Lean volunteers. In lean subjects, neither moderate nor high rates of insulin infusion altered the value of K1 compared with basal values, and a similar absence of effect was found for values of k2. Thus, there was no effect of insulin on rate constants for tracer bidirectional transfer between plasma and interstitial compartments. In sharp contrast, moderate and high rates of insulin infusion increased the tissue transport parameter, k3, by 6- and 10-fold, respectively, compared with basal values (P < 0.05). Values for k4 tended to diminish, whereas those for k5, the phosphorylation rate constant, tended to increase, but neither trend was statistically significant across the infusion dose range of 0, 40, and 120 mU/min·m2 insulin. Actually, the k5 parameter tripled at the moderate insulin infusion compared with basal values, but did not increase further in response to the high rate of insulin infusion. Insulin stimulates an 11-fold (40 mU/min·m2) and 7-fold (120 mU/min·m2) increase in fractional 18F-FDG uptake, K, from its basal value.
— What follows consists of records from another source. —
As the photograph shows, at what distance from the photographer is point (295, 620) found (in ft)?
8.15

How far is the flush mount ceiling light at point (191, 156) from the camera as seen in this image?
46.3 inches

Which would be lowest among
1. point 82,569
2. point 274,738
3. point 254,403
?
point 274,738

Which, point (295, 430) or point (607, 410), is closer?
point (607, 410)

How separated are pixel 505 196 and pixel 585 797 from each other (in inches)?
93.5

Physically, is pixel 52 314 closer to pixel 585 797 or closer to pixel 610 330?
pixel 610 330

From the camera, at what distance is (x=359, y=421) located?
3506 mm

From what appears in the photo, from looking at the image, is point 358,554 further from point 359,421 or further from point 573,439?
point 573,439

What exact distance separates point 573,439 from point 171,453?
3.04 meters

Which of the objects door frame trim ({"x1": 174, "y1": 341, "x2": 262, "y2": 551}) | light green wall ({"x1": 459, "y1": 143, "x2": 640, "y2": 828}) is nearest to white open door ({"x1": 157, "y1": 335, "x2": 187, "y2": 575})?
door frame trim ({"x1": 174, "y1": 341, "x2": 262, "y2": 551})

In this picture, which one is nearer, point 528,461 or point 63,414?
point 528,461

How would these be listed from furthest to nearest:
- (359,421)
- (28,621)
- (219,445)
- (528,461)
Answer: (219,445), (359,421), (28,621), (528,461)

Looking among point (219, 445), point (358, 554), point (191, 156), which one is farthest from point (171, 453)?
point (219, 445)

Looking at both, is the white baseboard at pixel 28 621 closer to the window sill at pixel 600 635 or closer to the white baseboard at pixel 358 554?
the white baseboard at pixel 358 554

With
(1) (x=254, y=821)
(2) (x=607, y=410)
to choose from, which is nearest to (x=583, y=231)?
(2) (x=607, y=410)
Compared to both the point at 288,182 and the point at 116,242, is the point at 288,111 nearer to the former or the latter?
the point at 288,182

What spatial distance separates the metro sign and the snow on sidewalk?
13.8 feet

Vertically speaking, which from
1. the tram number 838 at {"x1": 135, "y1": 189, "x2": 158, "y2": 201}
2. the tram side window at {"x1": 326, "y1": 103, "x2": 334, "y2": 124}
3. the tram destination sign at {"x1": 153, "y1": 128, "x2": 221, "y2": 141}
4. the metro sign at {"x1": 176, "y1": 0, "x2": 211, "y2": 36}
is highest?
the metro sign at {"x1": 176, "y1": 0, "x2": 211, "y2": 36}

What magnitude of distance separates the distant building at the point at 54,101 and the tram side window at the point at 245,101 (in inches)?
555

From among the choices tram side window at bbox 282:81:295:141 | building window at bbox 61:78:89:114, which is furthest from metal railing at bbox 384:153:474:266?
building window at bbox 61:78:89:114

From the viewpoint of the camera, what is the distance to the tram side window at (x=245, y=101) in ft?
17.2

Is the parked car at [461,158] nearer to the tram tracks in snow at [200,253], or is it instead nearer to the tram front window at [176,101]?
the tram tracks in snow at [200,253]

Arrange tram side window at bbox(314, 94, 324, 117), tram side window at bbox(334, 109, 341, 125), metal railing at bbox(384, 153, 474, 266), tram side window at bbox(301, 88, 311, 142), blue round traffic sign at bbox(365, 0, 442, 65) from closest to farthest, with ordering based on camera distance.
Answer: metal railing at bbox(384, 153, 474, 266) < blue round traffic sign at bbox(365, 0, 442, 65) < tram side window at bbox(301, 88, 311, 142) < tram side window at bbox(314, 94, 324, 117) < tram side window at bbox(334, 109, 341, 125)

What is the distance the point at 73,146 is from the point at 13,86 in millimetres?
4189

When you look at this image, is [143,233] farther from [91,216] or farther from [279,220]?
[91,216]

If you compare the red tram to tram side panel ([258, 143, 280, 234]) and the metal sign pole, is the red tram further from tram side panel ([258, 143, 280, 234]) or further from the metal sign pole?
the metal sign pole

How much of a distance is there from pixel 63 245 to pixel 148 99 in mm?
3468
Obese volunteers. In obese subjects, moderate and high rates of insulin infusion did not significantly change basal values for K1 or k2. Overall, values for K1 and k2 were quite comparable in lean and obese groups across the three rates of insulin infusion. In obese volunteers, the parameter k3, the tissue transport parameter, did not increase significantly above basal values in response to the moderate rate of insulin infusion, but did increase significantly in response to the high rate of insulin infusion (P < 0.05). There were no differences between lean and obese subjects for values of k3 during basal conditions, but at both levels of insulin stimulation, the obese volunteers had significantly lower values for k3. In obese volunteers, there was not a significant effect of insulin infusion on values for k4, nor were there differences between lean and obese volunteers in this parameter. In obesity, the phosphorylation parameter, k5, doubled in value during insulin-stimulated compared with basal conditions, but this change was not statistically significant (P = 0.32). In a similar manner, k5 was almost 50% lower in obese subjects compared with lean subjects during moderate insulin-stimulated conditions, but this difference did not reach statistical significance. Insulin stimulated 8-fold (40 mU/min·m2) and 24-fold (120 mU/min·m2) increases in fractional 18F-FDG uptake, K, from its basal value. K values were lower for obese than lean subjects in the basal state (P = 0.08) and during a 40 mU/min·m2 insulin stimulation (P < 0.05), whereas there were no differences between lean and obese volunteers in this parameter during the 120 mU/min·m2 insulin infusion.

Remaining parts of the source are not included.